Lindsay turned and faced me. “If you don’t think I’d understand what you do, then I don’t see why you went through all the trouble to find out where I live.”

 

I grinned at her. She was pretty damn smart. “I’m a fighter.”

 

Her expression turned to confusion. She almost said, I don’t get it. It was like one of those thought bubbles in a cartoon, above her head. But she didn’t say it. Instead, she just nodded. “Okay.”

 

“That’s what I meant about going to an academy. I belong to a gym and I train with a team. I’m a student of martial arts.”

 

She nodded again, uncertainly. “Like The Karate Kid or something.”

 

“Yeah, something like that,” I said, trying not to laugh at her.

 

“That’s how you got the cut on your face?”

 

“I was going for a double-leg takedown and the guy just kneed me in the face.
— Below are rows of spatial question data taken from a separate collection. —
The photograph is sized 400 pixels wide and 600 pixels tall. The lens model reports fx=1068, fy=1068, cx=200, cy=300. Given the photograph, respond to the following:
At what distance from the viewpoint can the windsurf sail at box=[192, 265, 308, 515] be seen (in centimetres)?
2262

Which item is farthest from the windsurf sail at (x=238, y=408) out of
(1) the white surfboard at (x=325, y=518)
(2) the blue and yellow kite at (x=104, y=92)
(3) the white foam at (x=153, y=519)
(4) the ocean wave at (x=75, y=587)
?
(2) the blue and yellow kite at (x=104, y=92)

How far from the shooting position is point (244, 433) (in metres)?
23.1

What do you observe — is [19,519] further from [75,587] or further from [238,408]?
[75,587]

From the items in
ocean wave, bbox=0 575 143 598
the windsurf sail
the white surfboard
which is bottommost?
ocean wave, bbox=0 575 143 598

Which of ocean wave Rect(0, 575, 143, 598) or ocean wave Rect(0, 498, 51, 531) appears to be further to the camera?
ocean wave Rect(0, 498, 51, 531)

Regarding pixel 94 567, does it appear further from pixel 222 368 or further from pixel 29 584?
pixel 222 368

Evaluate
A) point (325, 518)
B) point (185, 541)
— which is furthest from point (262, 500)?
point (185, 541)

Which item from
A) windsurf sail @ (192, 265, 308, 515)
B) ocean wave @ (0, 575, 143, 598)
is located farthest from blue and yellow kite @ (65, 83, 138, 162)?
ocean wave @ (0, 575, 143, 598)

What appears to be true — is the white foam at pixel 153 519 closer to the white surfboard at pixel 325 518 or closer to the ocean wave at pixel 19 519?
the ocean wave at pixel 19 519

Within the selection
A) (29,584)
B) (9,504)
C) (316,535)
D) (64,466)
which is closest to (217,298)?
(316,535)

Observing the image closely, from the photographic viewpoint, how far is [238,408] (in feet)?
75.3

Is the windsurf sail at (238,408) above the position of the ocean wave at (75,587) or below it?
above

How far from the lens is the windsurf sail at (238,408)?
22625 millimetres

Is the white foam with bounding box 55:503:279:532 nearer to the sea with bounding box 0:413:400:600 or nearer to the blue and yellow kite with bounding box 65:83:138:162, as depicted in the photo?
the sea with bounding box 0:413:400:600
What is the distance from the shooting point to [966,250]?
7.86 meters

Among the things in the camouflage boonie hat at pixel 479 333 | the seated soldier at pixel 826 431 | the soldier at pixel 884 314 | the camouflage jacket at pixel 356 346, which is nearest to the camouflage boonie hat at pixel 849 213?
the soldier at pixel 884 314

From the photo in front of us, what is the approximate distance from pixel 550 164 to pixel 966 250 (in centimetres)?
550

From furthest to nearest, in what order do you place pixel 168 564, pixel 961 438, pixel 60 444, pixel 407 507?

It happens.”

 

Lindsay frowned, confused.

 

“A double-leg takedown is a wrestling move.”

 

“So you’re a wrestler.”

 

“It’s called mixed martial arts. That means we learn everything. Wrestling, boxing, kickboxing, Brazilian Jiu-Jitsu…”

 

“Oh. And you enjoy it?”

 

“Yeah, I love it.”

 

She shook her head.

 

“What?”

 

“Nothing,” she said. “It’s just…I don’t understand what’s fun about beating people up.”

 

“It isn’t just beating people up. It’s an art. It takes a lot of skill and technique.”

 

“If you say so.”

 

“I do say so.” I walked towards her. “And besides, you can’t say you hate something you never tried.”

 

“I didn’t say I hated it, I said I didn’t understand it.”

 

“Maybe you should come see me fight sometime.”

 

Lindsay crossed her arms. “I wouldn’t want to see you get hurt.”

 

“I don’t get hurt.”

 

“What about your face?” She suddenly reached out and touched the cut above my eye. Her fingertips felt cool and soft and amazing. I let her do it.